* **WHAT TO PRODUCE**: Every line from the line containing "Comparing [52,65] and" through the final line of the data is to be printed exactly; no other line is to appear.

* **DATA TO PROCESS**:
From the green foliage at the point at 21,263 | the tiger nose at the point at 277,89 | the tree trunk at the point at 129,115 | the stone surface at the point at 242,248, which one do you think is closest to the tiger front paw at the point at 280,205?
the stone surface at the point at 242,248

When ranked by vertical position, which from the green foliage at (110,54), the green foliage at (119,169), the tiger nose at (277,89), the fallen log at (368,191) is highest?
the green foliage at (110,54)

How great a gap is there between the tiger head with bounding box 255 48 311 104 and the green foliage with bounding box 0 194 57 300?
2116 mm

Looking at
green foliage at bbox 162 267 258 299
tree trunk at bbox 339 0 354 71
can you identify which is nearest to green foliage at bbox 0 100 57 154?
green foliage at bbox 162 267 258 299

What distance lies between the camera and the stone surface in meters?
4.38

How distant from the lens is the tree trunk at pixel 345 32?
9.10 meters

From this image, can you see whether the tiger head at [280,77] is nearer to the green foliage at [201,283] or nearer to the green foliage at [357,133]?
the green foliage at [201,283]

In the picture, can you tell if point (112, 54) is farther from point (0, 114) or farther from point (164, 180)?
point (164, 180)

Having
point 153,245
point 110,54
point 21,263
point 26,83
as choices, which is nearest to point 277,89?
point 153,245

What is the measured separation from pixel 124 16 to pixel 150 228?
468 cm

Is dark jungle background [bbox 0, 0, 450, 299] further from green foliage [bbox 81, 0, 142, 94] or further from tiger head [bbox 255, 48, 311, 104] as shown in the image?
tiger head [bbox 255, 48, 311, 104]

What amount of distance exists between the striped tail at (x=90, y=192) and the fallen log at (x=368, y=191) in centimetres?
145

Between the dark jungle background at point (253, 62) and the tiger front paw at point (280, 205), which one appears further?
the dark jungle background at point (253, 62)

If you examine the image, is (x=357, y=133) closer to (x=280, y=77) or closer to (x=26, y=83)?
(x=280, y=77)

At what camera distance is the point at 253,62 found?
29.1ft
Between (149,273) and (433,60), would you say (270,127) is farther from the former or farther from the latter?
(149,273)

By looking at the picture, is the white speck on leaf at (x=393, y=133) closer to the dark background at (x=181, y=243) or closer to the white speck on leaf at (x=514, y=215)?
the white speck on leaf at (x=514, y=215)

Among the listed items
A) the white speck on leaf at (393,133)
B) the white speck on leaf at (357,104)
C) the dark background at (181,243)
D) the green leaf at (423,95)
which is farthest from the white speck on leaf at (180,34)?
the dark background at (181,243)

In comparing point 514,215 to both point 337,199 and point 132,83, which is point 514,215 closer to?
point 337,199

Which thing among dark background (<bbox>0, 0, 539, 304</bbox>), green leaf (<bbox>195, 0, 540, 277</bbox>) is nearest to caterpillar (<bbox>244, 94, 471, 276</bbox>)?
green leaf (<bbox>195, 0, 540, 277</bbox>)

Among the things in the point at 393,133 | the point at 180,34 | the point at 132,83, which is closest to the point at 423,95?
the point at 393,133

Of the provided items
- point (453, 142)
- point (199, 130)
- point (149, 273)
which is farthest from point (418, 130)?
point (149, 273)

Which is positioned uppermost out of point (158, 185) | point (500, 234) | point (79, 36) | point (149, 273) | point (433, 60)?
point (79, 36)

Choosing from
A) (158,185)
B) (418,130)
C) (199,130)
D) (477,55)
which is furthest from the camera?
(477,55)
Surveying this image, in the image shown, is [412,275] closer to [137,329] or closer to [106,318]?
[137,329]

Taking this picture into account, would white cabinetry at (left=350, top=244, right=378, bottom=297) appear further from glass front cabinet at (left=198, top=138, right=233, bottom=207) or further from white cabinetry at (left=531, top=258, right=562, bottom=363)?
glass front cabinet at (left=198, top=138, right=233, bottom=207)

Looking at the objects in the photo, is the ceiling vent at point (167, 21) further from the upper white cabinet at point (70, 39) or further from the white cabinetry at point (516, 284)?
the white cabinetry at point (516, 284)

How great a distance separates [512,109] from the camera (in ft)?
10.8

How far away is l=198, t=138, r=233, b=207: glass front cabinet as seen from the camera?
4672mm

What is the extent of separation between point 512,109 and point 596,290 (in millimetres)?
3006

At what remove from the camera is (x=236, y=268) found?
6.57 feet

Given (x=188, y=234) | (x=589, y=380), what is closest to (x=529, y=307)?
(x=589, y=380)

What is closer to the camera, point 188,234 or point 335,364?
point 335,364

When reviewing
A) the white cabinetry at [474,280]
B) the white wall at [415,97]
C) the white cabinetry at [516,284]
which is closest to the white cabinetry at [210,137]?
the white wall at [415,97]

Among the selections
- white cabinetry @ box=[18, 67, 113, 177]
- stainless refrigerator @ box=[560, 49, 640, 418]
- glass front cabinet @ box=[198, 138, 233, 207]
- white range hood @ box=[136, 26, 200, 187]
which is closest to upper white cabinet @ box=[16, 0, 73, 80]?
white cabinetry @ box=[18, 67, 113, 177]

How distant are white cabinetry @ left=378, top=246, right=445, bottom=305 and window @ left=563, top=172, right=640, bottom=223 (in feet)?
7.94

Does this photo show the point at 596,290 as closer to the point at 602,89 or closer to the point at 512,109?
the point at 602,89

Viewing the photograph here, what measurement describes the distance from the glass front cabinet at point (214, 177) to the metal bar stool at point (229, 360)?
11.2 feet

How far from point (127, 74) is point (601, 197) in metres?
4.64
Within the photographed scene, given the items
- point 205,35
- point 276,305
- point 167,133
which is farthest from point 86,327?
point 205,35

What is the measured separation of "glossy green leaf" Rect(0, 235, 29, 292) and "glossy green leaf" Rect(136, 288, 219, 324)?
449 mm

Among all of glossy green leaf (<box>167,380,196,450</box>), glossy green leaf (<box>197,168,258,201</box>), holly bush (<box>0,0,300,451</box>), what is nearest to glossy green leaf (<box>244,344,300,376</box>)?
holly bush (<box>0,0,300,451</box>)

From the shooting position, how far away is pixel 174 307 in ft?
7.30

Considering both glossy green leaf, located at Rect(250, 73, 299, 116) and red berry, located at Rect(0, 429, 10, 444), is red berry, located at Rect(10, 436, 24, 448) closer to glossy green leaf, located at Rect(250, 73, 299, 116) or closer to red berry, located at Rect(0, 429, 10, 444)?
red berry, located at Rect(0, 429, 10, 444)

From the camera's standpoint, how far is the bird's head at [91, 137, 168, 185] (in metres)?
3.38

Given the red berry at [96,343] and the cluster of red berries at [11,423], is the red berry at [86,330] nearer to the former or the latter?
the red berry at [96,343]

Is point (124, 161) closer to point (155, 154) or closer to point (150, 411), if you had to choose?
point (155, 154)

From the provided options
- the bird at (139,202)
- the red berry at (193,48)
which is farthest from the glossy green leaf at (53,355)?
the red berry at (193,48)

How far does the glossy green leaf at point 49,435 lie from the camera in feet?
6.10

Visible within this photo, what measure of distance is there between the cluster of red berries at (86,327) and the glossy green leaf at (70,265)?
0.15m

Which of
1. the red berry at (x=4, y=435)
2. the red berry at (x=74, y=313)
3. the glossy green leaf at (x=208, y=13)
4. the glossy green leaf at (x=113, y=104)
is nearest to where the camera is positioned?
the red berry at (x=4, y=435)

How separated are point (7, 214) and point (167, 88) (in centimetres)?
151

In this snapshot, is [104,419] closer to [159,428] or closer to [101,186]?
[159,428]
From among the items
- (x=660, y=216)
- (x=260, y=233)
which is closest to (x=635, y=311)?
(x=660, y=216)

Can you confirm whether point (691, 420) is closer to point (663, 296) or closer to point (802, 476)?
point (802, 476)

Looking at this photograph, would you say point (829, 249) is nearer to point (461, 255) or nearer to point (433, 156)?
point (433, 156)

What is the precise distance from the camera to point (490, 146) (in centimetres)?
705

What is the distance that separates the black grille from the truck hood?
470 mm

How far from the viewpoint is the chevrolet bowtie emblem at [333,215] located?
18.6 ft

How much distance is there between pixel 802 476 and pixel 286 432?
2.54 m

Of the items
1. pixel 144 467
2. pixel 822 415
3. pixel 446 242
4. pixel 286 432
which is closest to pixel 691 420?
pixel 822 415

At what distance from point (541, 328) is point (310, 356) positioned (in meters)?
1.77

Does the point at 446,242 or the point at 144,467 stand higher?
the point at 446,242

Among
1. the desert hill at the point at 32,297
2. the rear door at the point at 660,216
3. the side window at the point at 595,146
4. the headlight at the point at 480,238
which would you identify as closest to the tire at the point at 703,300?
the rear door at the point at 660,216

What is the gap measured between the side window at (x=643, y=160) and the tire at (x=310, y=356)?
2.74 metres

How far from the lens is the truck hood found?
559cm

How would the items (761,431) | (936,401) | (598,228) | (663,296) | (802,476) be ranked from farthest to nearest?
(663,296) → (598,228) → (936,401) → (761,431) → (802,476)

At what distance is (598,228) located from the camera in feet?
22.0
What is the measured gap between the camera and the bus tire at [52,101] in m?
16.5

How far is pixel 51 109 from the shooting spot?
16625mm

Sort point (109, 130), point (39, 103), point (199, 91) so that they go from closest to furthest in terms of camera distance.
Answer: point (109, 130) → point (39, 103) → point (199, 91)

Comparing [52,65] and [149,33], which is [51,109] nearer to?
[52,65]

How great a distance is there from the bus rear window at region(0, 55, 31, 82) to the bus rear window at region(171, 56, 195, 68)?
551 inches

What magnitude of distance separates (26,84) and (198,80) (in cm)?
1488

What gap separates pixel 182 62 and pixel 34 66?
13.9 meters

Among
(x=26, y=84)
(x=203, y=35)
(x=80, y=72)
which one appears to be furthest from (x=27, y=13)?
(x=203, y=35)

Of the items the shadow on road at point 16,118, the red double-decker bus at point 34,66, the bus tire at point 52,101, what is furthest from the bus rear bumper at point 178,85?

* **RESPONSE FOR THIS EXERCISE**:
Comparing [52,65] and [149,33], which is [51,109] nearer to?
[52,65]

How great a distance is there from the bus rear window at region(0, 55, 31, 82) to the bus rear window at region(171, 56, 195, 68)?
551 inches

What magnitude of distance separates (26,84) and (198,80) (in cm)?
1488

What gap separates pixel 182 62 and pixel 34 66?
13.9 meters

Among
(x=26, y=84)
(x=203, y=35)
(x=80, y=72)
which one appears to be furthest from (x=27, y=13)?
(x=203, y=35)

Of the items the shadow on road at point 16,118, the red double-decker bus at point 34,66, the bus tire at point 52,101, what is furthest from the bus rear bumper at point 178,85?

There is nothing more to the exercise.